For here is Cherie on page 30 of her recent memoirs: "it was thanks to [my grandmother] that I discovered Wuthering Heights and fell in love with Heathcliff, Emily Bronte's dark-skinned orphan from Liverpool."

It's so long since I read Wuthering Heights that I was surprised by the revelation that Heathcliff was a Scouser. Somehow it just doesn't feel right.
Heathcliff saying to Cathy: "Come ahead, soft girl. Don't stand there like one of Lewis's. Y'know yer wanna."?
No. I think not.

This will now join the well-established myth that Brown said he liked listening to the Arctic Monkeys, for which he was widely derided.
In that case, the interviewer asked him if he liked the Arctic Monkeys. Brown only said "they would certainly wake you up in the morning."
This is a typical reply to such a question from someone of Brown's age (and mine). Translated, it means: "I've sometimes heard snatches of their music and thought 'What a fucking racket'".
This mis-reporting soon accreted new detail like a snowball rolling down a hill, including the claim that Brown listened to the Arctic Monkeys on his iPod.
I don't even know if Brown has an iPod. He strikes me as a non-iPod man like myself, someone who doesn't want music piped into his head every waking hour.


Following up on my last post about the Christian Registrar who refused to perform Civil Partnership ceremonies and won her case at a tribunal, this was covered on Sunday (Radio 4) today, the religious magazine programme.
Joshua Rosenburg, the Torygraph legal correspondent, explained that the ruling meant that gay rights and religious rights had equal weight in law. One could not have primacy over the other. This baffled the presenter, Roger Bolton, as much as it baffled me.
Asked if a Catholic who worked in a chemist could refuse to sell contraceptives, Rosenburg said no, because that was an essential part of working in a chemist.
But surely today conducting Civil Partnerships is an essential part of working as a Registrar?
The only issue in all this is whether religious beliefs should give exemption from both laws and contracts of employment. If the answer is 'yes', then why is this privilege accorded to religious beliefs and not other beliefs?

Of course, in recent years religions managed to get exemption from various equality laws, although failed to do so in respect of adoption by gay couples because a weakened Blair was over-ruled by his Cabinet.
An unfortunate precedent was set many years ago when Sikh men were given exemption from the legal requirement for motorcycle riders to wear crash helmets.
The other question raised by this is what constitutes a religion or a religious belief? If I were to establish my own religion tomorrow, could I claim exemption from laws and employment duties on the basis of my beliefs? I suspect not.

Incidentally, although I resent two hours of Sunday mornings on Radio 4 being given over to religion, I never miss the 'Sunday' programme. Listening to Christians fighting like ferrets in a sack is vastly entertaining to atheists. And it contains more discussion of homosexuality than any other programme.
I'm always reminded of something that Bernard Levin wrote about political fundamentalists and which is equally true of religions:
"Factions dealing in fictions are prone to frictions leading to fractions."

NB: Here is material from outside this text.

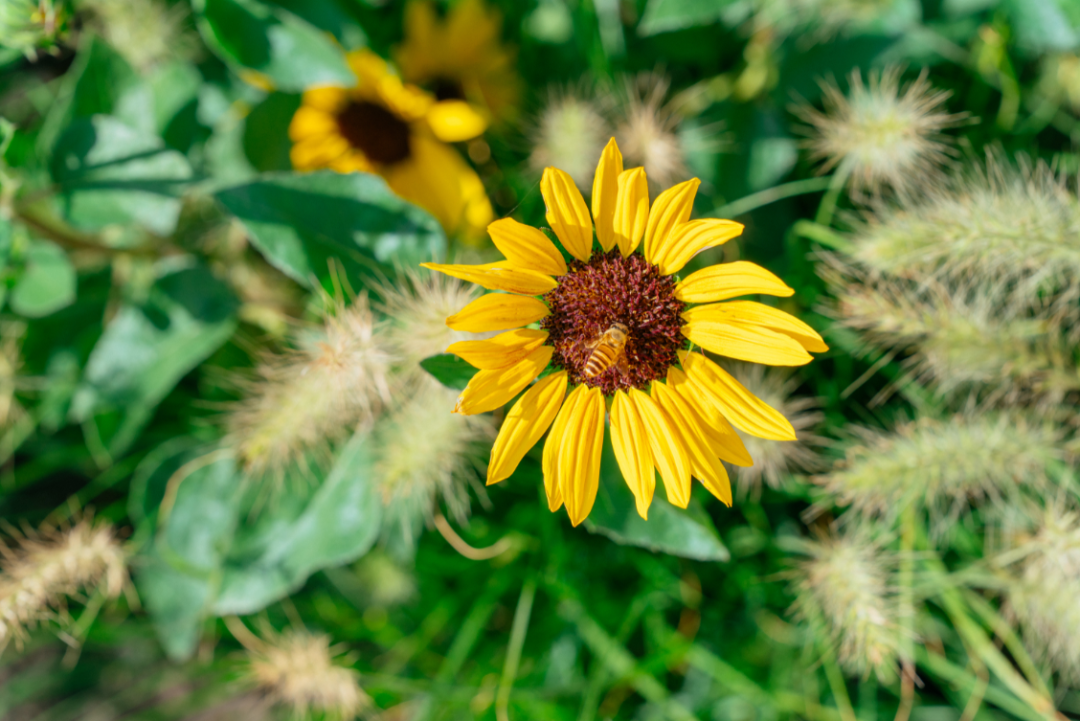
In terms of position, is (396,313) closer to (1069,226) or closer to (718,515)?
(718,515)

Listening to Round Britain Quiz in bed last night, I got quite a few of the answers.
In more that 40 years of listening to bits of this programme, I have never even understood the fucking questions.
You see, I don't do cryptic.
That's not who I am.
What the hell had happened? Had my brain suddenly rewired itself?
What next? Will I be able to do quadratic equations or understand string theory?
Maybe it was all a dream. I do hope so.